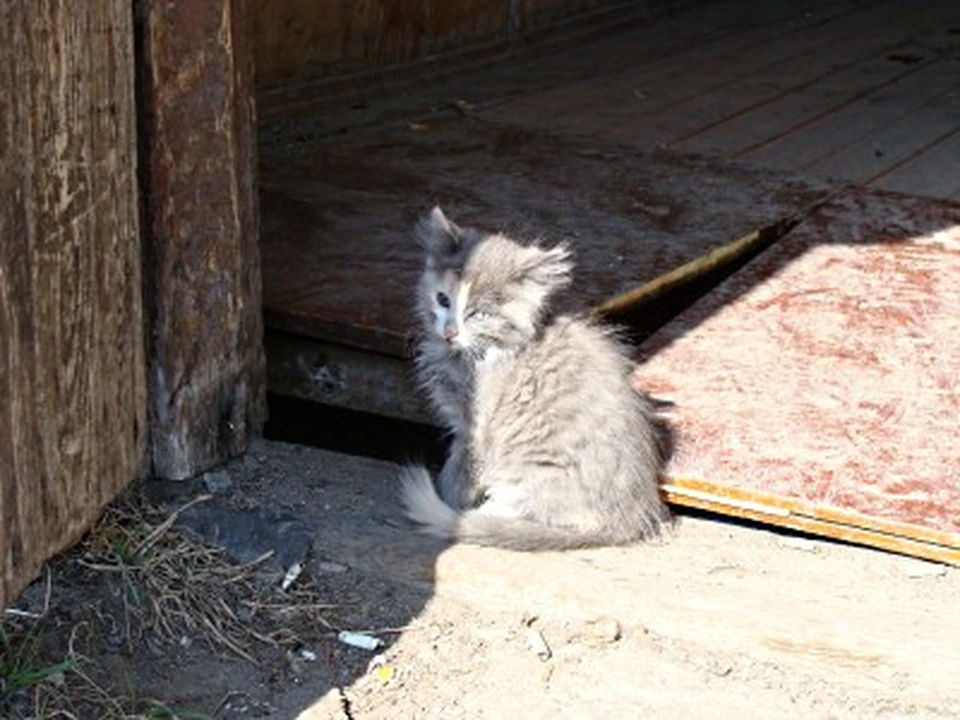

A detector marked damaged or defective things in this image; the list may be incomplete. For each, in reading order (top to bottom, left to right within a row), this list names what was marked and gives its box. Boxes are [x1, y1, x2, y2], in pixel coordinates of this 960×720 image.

rusty metal sheet [260, 119, 824, 360]
rusty metal sheet [632, 187, 960, 564]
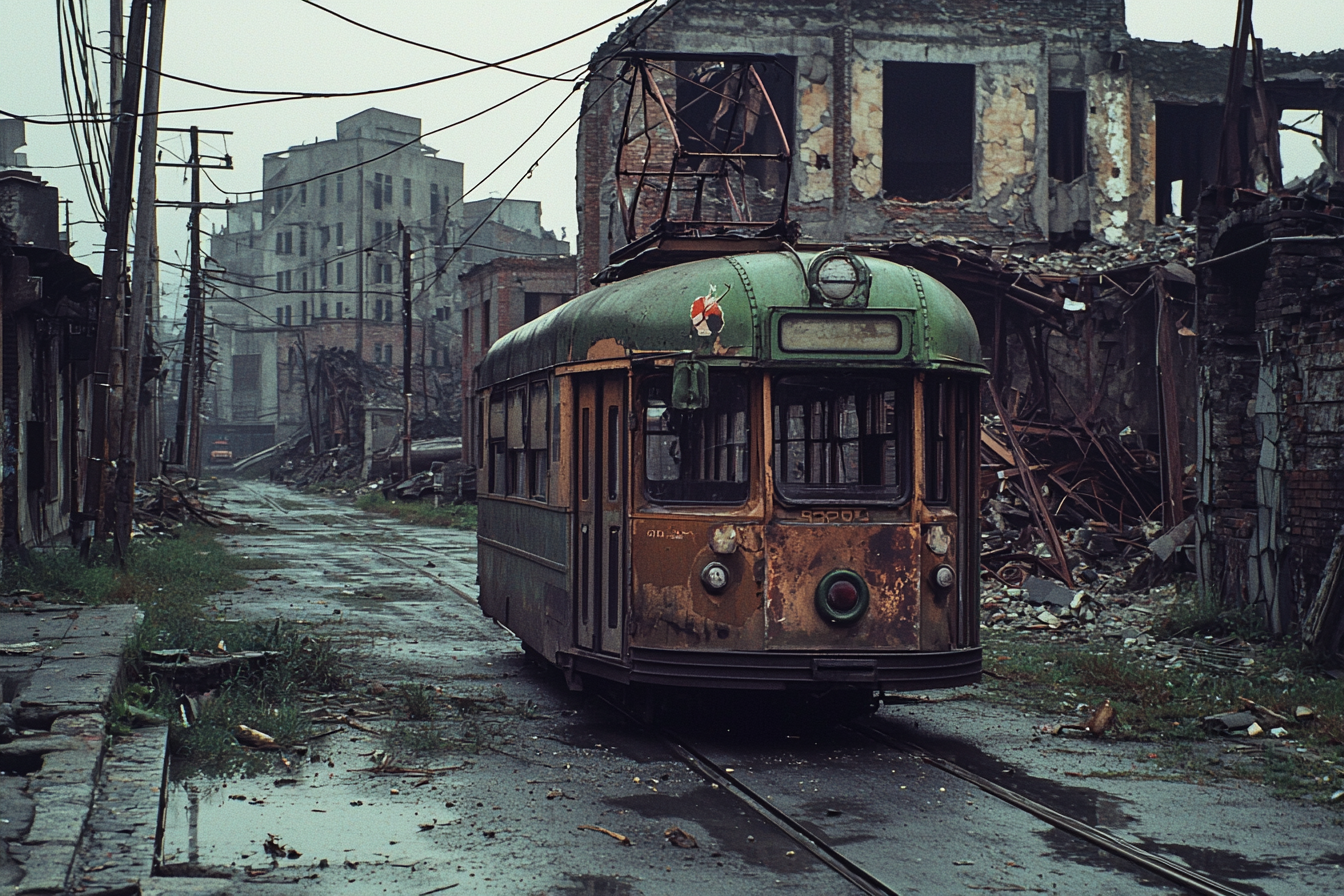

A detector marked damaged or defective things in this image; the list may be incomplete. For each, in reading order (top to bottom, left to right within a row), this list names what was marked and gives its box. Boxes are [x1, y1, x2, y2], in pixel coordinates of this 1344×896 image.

broken window [880, 62, 976, 202]
broken window [1048, 90, 1088, 182]
broken window [1152, 103, 1224, 222]
damaged facade [0, 170, 101, 552]
corroded trolley body [472, 248, 988, 696]
rusty trolley car [476, 248, 988, 704]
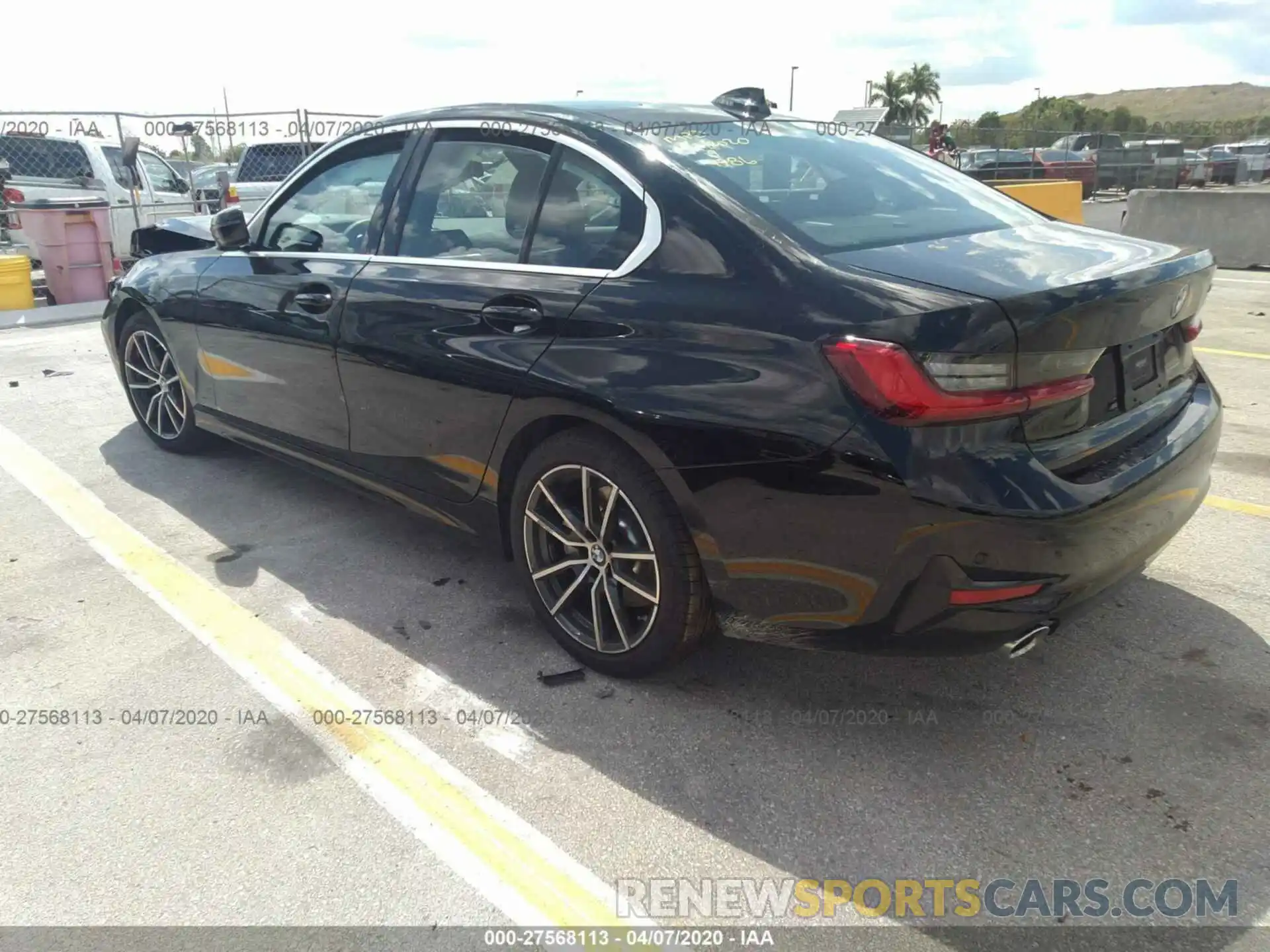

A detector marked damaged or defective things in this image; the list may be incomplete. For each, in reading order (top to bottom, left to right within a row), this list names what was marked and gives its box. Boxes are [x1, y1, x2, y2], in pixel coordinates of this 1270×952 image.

damaged front fender [131, 216, 216, 258]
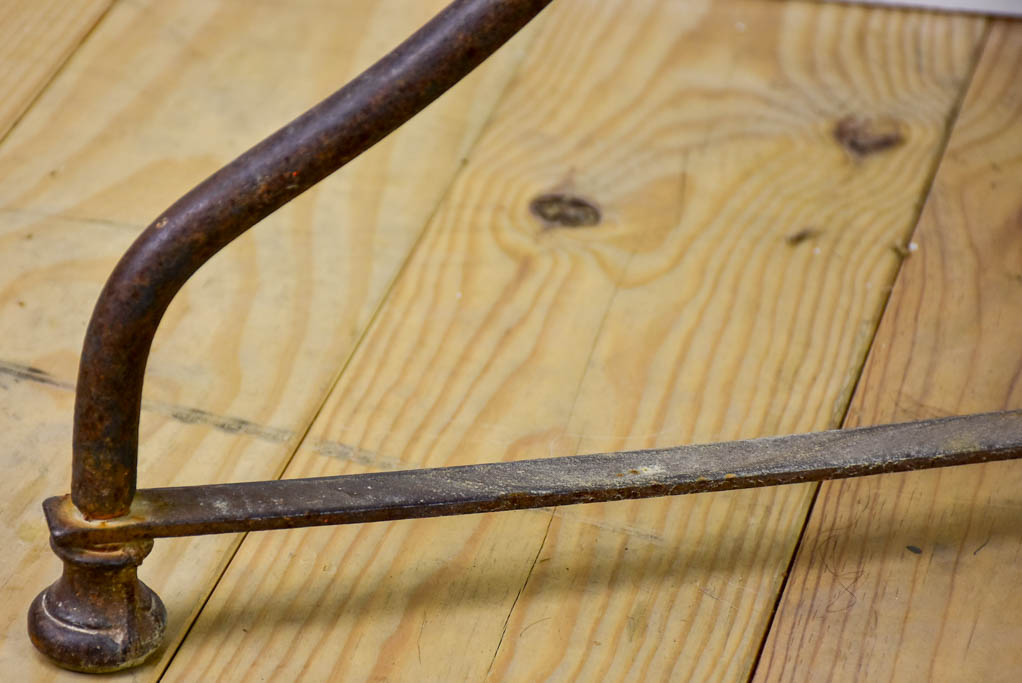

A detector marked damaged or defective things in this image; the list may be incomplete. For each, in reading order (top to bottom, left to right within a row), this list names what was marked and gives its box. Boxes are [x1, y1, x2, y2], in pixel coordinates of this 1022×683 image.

········

Return each record above as it stands. Pictures stay out.

** Exercise solution **
A detector marked damaged or defective things in this image; the list may be incomplete. For each, in reading order (top to bottom, left to right within a row), this list names what was marked and gives its box. Boxes are [x1, y1, x2, y2], in pixel coordinates of this 960×720 image.

rusty metal sheet [260, 119, 824, 360]
rusty metal sheet [632, 187, 960, 564]

A detector marked damaged or defective things in this image; the list may be incomplete. For each, in reading order (top to bottom, left to right within a row), this list names what was marked and gives its box. Boxes are [x1, y1, x2, y2], in pixel coordinates of this 1344×896 image.

broken window [880, 62, 976, 202]
broken window [1048, 90, 1088, 182]
broken window [1152, 103, 1224, 222]
damaged facade [0, 170, 101, 552]
corroded trolley body [472, 248, 988, 696]
rusty trolley car [476, 248, 988, 704]

A detector marked damaged or defective things in this image; the list may be incomplete. For each, in reading order (top to bottom, left to right within a row), this list names what was marked and gives its box. Boxes are [x1, y1, x2, y2], in pixel coordinates of this 1270×952 image.

damaged front fender [131, 216, 216, 258]

A detector marked damaged or defective things in this image; the list may be incomplete. For each, in reading order (top to bottom, left to right within a row), this list names what was marked and gives its box. Boxes are [x1, y1, x2, y2], in pixel coordinates of this 1022×683 image.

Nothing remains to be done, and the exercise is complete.